Background: Acute gastrointestinal (GI) bleeding is a common cause of hospitalization. There are conflicting results regarding the effectiveness of early endoscopy in patients with upper GI bleeding. Objective: The study aimed to determine the benefit of early endoscopy and the epidemiological characteristics of patients presenting to the emergency department with non-variceal acute upper GI bleeding. Methods: Patients over 18 years of age who presented to the emergency department with upper GI between 2015 and 2016 and underwent endoscopy were included in the study. The patients were divided into two groups: early endoscopy group (endoscopy within the 24 h) and late endoscopy group (endoscopy after 24 h). Results: Of 104 patients, 57.7% were man, and the mean age was 66.27 ± 17.64 years. Of the patients who underwent endoscopy, 80 (76.9%) were in the early endoscopy group. There was no difference in blood transfusion needs (P = 0.388), re-bleeding (P = 0.137), the need for surgery, and mortality rates with regard to the timing of endoscopy. The results of the receiver-operating characteristics curve analysis revealed patients with a GBS ≥ 9 were taken as high-risk, and a prognosis analysis was performed accordingly. However, in patients undergoing early endoscopy, a difference was detected with respect to the length of hospital stay (P = 0.011) and treatment costs (P = 0.030). In the comparison with the admission time (working/non-working h) and variables, there were no significant differences in the length of hospital stay (P = 0.230), transfusion needs (P = 0.348), re-bleeding frequency (P = 0.905), and treatment costs (P = 0.094). Conclusion: Endoscopy within 24 h in the setting of acute upper non-variceal GI bleeding is associated with an increase in the length of hospital stay and treatment costs, but is not associated with re-bleeding, transfusion needs, need for surgery, and mortality.

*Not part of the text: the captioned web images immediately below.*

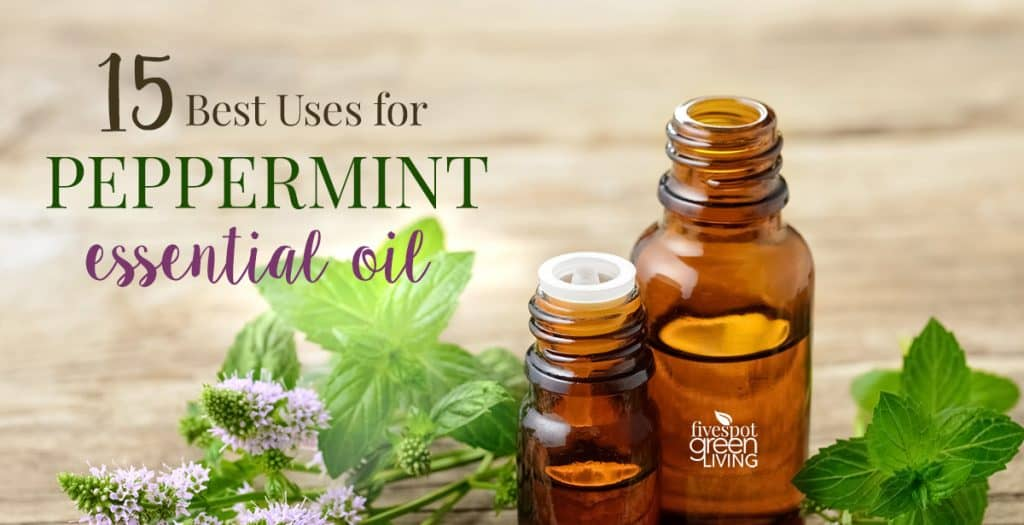 blog-peppermint-essential-oil-uses-FB-3-1024x525 Why Use Peppermint Oil for Wasp Control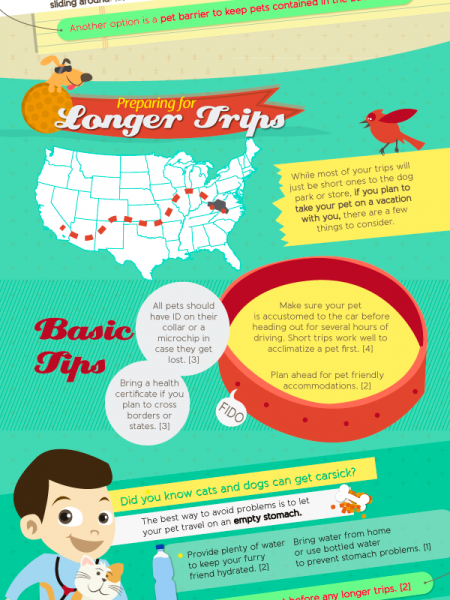 How to Travel Safely With Pets Infographic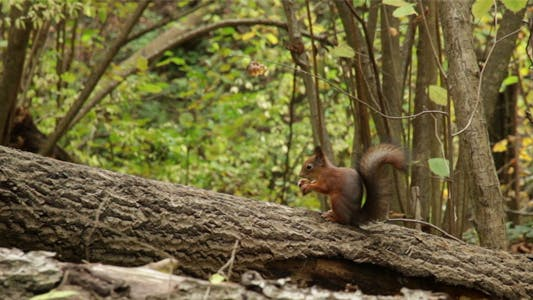 Thumbnail for Squirrel on Tree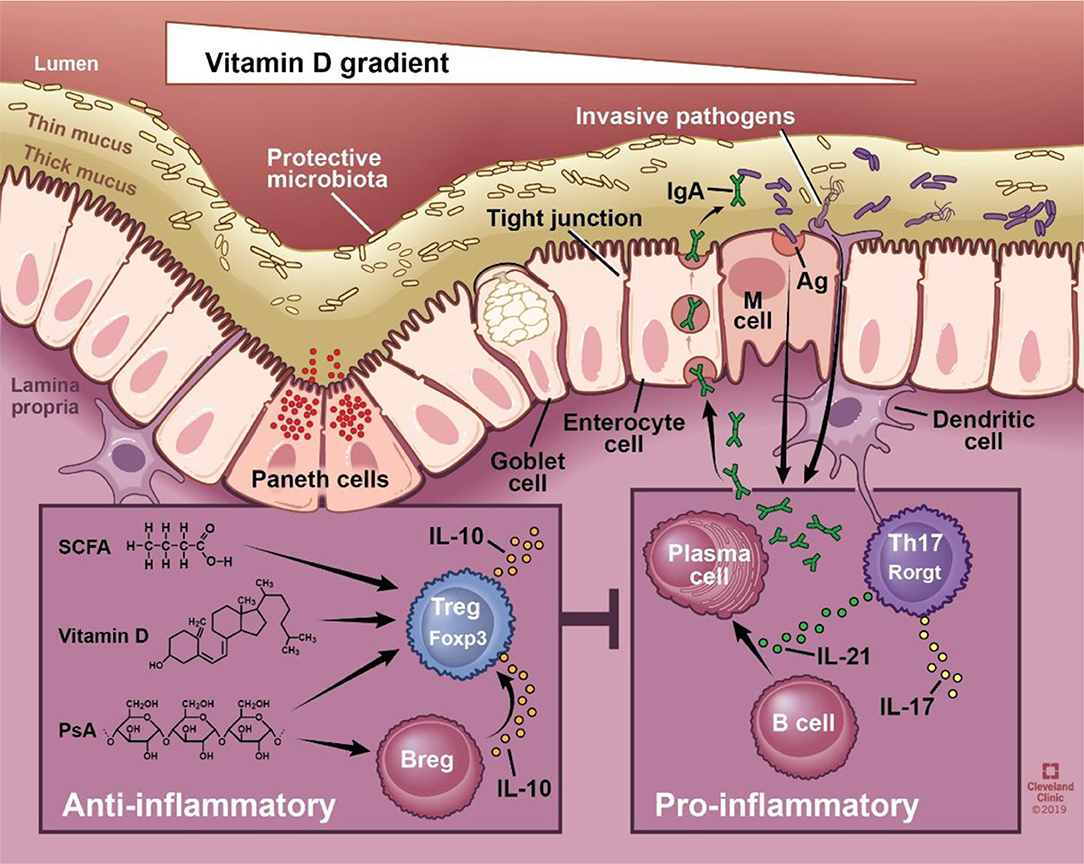 Bélbaktériumok, mint az immunrendszer segítői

Keywords: Early endoscopy, length of hospital stay, treatment costs


How to cite this article:
Arslan E, Ozakin E, Temel T, Ozakyol A H, Acar N, Kaya F B, Canakci M E, Caglayan T. Early Endoscopy Decrease the Length of Hospital Stay and the Costs in Patients with Upper Gastrointestinal Bleeding. Niger J Clin Pract 2021;24:1211-6

How to cite this URL:
Arslan E, Ozakin E, Temel T, Ozakyol A H, Acar N, Kaya F B, Canakci M E, Caglayan T. Early Endoscopy Decrease the Length of Hospital Stay and the Costs in Patients with Upper Gastrointestinal Bleeding. Niger J Clin Pract [serial online] 2021 [cited 2022 Jan 25];24:1211-6. Available from: https://www.njcponline.com/text.asp?2021/24/8/1211/323855




   Introduction Top


Despite recent improvements in diagnostic and endoscopic tools and new pharmacological agents in the treatment of peptic ulcer, upper gastrointestinal (GI) bleeding might reach a mortality rate of 10% and is still critical for emergency medical care.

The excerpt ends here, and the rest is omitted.